American Energy Coalition Gains Momentum and Prepares to Challenge Utilities
The American Energy Coalition (AEC), a grassroots organization committed to promoting fuel oil through direct competition with natural gas, has been gathering pledges of financial support in anticipation of a hard-hitting counterstrike in 2009.
Recognizing that there are many stakeholders in the success of fuel oil, the AEC is making a broad appeal for support. Everyone from refiners to fuel oil dealers to supply houses has an interest in the industry’s success, and the coalition is soliciting contributions across the board.
‘The dealers and the companies that live off this industry need to open their pocketbooks,” said Neil Bianco, an AEC Executive Committee member and senior vice president and general manager of Champion Energy, which markets fuel oil on the East Coast from Maine to Virginia. ‘Otherwise, we’ll see the customer base dwindle and go to natural gas and other fuels and you’re not going to be left with anything for your business.
‘This is probably the most important thing a company can do for itself beyond direct service to their customer base. Once an account is lost, it’s lost forever to the industry.”
The effort is vital to the financial health of fuel oil, according to Martin Romanelli, a member of the coalition’s executive committee and president of Romanelli & Son, a Lindenhurst, N.Y., oil dealer. ‘The future of the industry is at stake,” he said. ‘It’s high time for the industry to put together a national campaign and bring us into the marketing world of the 21st century. We have a good story to tell, and we’ve never told it properly.”

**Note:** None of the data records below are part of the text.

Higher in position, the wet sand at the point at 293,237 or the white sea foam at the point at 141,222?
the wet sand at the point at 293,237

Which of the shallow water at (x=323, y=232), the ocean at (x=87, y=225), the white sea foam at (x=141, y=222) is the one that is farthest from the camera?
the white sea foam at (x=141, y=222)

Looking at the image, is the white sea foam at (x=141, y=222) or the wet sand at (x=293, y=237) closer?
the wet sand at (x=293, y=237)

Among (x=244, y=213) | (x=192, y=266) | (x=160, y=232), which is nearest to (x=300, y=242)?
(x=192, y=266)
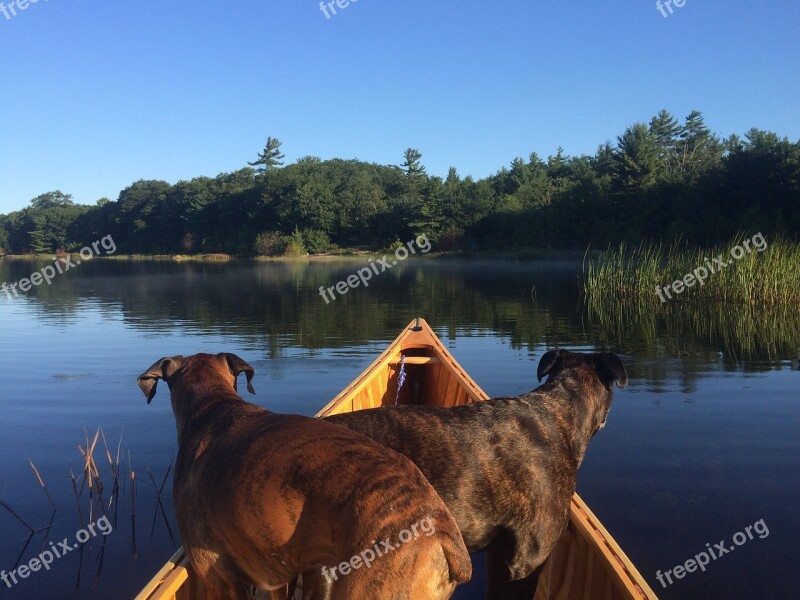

The AEC notes it will fight for the industry in ways that the National Oilheat Research Alliance cannot. When Congress approved NORA, it required that all marketing be limited to promotional efforts only. Competitive marketing that targets other fuel providers, such as utilities, is not allowed.
‘The NORA way sends a positive message, and you always want that, but when you’re being attacked as we are by the utilities, you need to combat the negativity,” said Romanelli. ‘We don’t have to be negative, but we have to be competitive and explain the truth. No one is telling the whole truth from the oil heat side.”
The very survival of the industry hangs in the balance, according to Chris Behrens, president of Dowling Fuel Co. in Ridgefield Park, N.J. and a member of the AEC Executive Committee. ‘There’s a huge danger if we don’t do something substantial that all of us are going to lose a lot of accounts to gas,” he said. ‘We’re already seeing conversions at a higher rate than we’ve ever seen before.”